### Material provided
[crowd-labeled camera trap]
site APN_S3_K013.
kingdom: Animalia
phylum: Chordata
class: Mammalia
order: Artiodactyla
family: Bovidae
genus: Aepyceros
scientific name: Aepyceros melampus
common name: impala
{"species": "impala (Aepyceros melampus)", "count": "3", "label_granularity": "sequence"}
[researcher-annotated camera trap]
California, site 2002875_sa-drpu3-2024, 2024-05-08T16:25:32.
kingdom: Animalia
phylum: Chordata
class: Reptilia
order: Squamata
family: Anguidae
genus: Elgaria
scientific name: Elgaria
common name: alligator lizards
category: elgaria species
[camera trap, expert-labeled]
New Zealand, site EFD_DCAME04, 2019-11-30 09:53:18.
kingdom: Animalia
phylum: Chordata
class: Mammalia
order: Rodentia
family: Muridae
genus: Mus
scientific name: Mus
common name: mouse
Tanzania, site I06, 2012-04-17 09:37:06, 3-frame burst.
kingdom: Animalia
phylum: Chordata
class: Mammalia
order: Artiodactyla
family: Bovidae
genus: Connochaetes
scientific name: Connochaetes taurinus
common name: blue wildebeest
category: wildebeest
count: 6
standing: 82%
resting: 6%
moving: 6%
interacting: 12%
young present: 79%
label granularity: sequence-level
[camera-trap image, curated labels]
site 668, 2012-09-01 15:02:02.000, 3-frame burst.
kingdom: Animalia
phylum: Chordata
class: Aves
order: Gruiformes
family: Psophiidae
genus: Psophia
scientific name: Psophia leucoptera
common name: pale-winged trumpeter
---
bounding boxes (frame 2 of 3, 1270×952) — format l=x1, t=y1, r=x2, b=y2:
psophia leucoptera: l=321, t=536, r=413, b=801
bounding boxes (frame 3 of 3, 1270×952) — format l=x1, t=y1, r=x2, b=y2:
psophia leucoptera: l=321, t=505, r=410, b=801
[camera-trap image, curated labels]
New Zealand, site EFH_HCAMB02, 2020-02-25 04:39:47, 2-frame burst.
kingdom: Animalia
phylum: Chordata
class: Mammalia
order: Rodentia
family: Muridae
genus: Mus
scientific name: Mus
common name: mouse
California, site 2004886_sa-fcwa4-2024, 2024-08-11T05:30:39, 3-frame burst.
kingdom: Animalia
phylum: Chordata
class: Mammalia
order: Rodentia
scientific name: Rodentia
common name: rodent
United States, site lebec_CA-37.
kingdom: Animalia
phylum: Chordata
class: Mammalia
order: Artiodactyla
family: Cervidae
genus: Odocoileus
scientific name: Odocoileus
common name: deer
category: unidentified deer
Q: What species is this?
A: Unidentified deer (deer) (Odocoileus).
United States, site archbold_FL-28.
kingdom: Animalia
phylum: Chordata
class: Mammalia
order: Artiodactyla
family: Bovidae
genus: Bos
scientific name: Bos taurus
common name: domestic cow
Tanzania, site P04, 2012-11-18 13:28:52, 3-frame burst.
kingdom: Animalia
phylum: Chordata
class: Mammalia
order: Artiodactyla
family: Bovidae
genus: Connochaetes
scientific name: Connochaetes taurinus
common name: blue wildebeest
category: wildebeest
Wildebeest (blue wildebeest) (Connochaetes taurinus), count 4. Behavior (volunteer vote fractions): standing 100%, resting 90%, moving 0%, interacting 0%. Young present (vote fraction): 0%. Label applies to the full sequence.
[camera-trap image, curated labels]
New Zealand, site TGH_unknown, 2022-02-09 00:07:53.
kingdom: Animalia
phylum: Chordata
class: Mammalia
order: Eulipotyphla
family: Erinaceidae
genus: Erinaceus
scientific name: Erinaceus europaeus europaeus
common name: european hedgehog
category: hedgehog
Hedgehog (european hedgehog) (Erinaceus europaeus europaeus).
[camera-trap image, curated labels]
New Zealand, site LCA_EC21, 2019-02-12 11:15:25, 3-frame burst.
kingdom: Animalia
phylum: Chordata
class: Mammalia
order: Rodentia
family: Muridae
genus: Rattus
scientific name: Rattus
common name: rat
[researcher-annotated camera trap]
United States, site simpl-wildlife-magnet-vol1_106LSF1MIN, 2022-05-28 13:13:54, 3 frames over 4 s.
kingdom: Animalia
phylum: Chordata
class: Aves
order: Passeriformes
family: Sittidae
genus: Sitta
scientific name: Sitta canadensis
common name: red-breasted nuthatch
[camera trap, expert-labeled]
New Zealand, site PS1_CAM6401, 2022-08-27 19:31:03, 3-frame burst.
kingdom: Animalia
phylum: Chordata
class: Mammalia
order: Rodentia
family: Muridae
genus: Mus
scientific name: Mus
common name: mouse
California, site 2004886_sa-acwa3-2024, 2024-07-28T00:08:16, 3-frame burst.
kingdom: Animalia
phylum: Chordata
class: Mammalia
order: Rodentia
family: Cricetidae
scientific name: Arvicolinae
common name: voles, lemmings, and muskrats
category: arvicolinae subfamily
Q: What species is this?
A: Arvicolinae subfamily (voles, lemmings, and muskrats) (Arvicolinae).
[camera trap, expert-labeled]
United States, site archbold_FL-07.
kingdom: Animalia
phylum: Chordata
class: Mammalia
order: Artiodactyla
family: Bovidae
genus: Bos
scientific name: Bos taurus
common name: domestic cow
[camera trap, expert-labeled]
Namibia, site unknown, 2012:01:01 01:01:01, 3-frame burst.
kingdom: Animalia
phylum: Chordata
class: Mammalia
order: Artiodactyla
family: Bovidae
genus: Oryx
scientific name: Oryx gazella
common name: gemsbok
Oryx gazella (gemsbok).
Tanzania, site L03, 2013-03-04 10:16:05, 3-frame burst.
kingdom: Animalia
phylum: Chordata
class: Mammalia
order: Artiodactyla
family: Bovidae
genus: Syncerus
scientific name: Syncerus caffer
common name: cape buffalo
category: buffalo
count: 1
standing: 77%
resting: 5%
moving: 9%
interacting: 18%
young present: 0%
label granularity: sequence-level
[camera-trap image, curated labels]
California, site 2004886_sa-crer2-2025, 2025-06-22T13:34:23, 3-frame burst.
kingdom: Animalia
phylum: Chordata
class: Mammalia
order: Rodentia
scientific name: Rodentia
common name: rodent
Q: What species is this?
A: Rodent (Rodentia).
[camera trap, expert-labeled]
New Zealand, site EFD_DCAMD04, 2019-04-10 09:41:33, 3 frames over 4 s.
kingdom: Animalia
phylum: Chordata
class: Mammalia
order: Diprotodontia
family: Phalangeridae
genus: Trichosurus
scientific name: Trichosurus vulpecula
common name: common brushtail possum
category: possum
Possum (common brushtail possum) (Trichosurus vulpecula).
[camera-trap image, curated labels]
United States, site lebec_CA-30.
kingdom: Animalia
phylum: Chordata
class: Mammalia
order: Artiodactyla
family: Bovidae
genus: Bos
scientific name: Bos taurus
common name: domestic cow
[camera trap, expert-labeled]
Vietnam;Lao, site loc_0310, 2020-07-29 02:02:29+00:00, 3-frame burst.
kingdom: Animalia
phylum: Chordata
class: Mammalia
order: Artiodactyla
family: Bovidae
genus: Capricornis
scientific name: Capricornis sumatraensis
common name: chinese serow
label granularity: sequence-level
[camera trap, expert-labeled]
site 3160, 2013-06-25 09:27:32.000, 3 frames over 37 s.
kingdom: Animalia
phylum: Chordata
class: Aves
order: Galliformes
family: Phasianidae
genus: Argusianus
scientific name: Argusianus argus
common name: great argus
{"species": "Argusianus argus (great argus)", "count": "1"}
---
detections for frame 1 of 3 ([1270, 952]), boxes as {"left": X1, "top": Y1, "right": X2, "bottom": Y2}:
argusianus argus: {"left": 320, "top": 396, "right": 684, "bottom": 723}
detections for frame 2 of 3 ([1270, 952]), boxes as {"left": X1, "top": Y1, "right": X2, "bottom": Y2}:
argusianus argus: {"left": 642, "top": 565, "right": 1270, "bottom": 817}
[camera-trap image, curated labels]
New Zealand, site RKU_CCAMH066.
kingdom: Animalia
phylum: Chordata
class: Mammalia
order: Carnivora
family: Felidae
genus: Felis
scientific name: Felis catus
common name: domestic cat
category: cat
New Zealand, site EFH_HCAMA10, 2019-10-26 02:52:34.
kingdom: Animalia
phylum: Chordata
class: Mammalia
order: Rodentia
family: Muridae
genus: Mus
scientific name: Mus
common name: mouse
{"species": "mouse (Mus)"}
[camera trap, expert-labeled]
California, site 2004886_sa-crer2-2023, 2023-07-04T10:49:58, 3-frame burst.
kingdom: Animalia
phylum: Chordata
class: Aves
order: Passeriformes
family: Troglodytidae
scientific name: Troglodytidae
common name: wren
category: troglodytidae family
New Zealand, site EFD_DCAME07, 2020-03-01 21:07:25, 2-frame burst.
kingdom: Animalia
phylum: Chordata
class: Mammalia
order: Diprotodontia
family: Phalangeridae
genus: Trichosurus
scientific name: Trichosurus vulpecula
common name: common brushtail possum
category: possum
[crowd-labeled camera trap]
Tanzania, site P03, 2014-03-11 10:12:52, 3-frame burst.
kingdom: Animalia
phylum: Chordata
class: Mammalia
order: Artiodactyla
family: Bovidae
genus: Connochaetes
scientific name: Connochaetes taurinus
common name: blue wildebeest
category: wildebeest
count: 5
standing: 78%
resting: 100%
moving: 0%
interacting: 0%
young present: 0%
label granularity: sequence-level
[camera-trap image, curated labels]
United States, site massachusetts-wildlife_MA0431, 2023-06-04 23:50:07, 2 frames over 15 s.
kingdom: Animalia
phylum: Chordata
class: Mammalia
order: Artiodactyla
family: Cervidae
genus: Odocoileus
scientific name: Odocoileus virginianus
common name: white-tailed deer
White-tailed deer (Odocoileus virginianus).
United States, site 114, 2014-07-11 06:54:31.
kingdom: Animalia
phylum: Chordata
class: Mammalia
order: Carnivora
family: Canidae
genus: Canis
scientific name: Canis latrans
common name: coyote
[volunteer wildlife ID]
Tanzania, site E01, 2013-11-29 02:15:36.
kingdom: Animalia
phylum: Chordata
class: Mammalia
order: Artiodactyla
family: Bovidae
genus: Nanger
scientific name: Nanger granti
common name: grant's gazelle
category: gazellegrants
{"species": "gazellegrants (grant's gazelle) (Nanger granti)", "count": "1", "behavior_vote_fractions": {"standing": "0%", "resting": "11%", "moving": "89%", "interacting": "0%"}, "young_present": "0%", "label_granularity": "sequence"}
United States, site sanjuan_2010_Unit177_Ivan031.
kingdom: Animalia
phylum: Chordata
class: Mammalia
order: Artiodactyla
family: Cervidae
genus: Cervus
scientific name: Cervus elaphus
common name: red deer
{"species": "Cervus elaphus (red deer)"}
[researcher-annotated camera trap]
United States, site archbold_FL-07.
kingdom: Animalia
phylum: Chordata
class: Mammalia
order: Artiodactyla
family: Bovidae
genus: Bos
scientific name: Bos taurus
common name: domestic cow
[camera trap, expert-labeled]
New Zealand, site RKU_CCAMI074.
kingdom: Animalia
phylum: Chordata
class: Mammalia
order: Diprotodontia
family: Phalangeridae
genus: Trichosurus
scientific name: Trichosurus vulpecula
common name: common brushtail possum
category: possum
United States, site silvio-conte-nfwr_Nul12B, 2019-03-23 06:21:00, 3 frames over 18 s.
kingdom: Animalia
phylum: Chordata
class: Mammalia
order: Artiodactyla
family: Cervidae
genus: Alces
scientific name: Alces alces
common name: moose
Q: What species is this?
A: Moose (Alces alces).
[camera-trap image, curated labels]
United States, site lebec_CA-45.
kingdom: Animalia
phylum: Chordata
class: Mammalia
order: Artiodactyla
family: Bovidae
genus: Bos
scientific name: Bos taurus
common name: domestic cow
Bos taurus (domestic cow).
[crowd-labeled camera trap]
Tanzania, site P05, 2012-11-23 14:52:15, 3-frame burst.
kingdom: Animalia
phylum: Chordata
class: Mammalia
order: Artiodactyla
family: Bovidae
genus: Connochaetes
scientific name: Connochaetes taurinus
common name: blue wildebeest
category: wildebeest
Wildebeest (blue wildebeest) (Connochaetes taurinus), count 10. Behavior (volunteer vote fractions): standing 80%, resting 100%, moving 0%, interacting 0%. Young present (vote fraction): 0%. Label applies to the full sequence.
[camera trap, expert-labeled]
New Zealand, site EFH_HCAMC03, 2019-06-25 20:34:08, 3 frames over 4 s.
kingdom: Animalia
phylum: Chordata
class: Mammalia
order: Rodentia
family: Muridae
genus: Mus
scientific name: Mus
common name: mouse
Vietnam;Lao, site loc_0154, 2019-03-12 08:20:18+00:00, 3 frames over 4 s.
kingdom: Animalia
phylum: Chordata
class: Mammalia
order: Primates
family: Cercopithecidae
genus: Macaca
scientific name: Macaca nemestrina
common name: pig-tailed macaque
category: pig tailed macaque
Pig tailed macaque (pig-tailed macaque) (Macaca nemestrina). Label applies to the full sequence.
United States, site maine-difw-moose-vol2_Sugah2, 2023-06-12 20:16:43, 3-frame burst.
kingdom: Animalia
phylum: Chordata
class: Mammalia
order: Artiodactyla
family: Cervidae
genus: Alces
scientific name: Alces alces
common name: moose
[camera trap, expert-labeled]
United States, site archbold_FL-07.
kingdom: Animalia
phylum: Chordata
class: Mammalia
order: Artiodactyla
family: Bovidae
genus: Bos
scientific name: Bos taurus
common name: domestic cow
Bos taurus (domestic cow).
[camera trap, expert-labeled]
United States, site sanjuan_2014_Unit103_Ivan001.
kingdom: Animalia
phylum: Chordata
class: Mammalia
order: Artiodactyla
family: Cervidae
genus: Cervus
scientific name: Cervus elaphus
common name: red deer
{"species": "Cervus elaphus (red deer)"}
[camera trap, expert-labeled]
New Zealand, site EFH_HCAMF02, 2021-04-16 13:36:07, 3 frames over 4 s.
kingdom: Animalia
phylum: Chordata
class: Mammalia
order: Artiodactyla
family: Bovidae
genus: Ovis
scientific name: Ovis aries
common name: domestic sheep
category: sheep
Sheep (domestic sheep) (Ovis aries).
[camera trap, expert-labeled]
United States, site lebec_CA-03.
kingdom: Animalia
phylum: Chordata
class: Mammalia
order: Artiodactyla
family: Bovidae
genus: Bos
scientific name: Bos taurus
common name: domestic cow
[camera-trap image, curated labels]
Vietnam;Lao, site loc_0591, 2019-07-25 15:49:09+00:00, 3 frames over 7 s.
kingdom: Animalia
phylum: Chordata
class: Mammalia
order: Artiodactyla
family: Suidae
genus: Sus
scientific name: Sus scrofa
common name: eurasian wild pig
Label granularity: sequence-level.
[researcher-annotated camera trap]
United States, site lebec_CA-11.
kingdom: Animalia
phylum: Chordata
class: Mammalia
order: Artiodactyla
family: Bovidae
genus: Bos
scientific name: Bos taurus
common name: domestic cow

### What needs to be done
Return exactly, and only, the lines from the start of the listing through the line with "New Zealand, site EFH_HCAMB02, 2020-02-25".

### Answer to the problem
[crowd-labeled camera trap]
site APN_S3_K013.
kingdom: Animalia
phylum: Chordata
class: Mammalia
order: Artiodactyla
family: Bovidae
genus: Aepyceros
scientific name: Aepyceros melampus
common name: impala
{"species": "impala (Aepyceros melampus)", "count": "3", "label_granularity": "sequence"}
[researcher-annotated camera trap]
California, site 2002875_sa-drpu3-2024, 2024-05-08T16:25:32.
kingdom: Animalia
phylum: Chordata
class: Reptilia
order: Squamata
family: Anguidae
genus: Elgaria
scientific name: Elgaria
common name: alligator lizards
category: elgaria species
[camera trap, expert-labeled]
New Zealand, site EFD_DCAME04, 2019-11-30 09:53:18.
kingdom: Animalia
phylum: Chordata
class: Mammalia
order: Rodentia
family: Muridae
genus: Mus
scientific name: Mus
common name: mouse
Tanzania, site I06, 2012-04-17 09:37:06, 3-frame burst.
kingdom: Animalia
phylum: Chordata
class: Mammalia
order: Artiodactyla
family: Bovidae
genus: Connochaetes
scientific name: Connochaetes taurinus
common name: blue wildebeest
category: wildebeest
count: 6
standing: 82%
resting: 6%
moving: 6%
interacting: 12%
young present: 79%
label granularity: sequence-level
[camera-trap image, curated labels]
site 668, 2012-09-01 15:02:02.000, 3-frame burst.
kingdom: Animalia
phylum: Chordata
class: Aves
order: Gruiformes
family: Psophiidae
genus: Psophia
scientific name: Psophia leucoptera
common name: pale-winged trumpeter
---
bounding boxes (frame 2 of 3, 1270×952) — format l=x1, t=y1, r=x2, b=y2:
psophia leucoptera: l=321, t=536, r=413, b=801
bounding boxes (frame 3 of 3, 1270×952) — format l=x1, t=y1, r=x2, b=y2:
psophia leucoptera: l=321, t=505, r=410, b=801
[camera-trap image, curated labels]
New Zealand, site EFH_HCAMB02, 2020-02-25 04:39:47, 2-frame burst.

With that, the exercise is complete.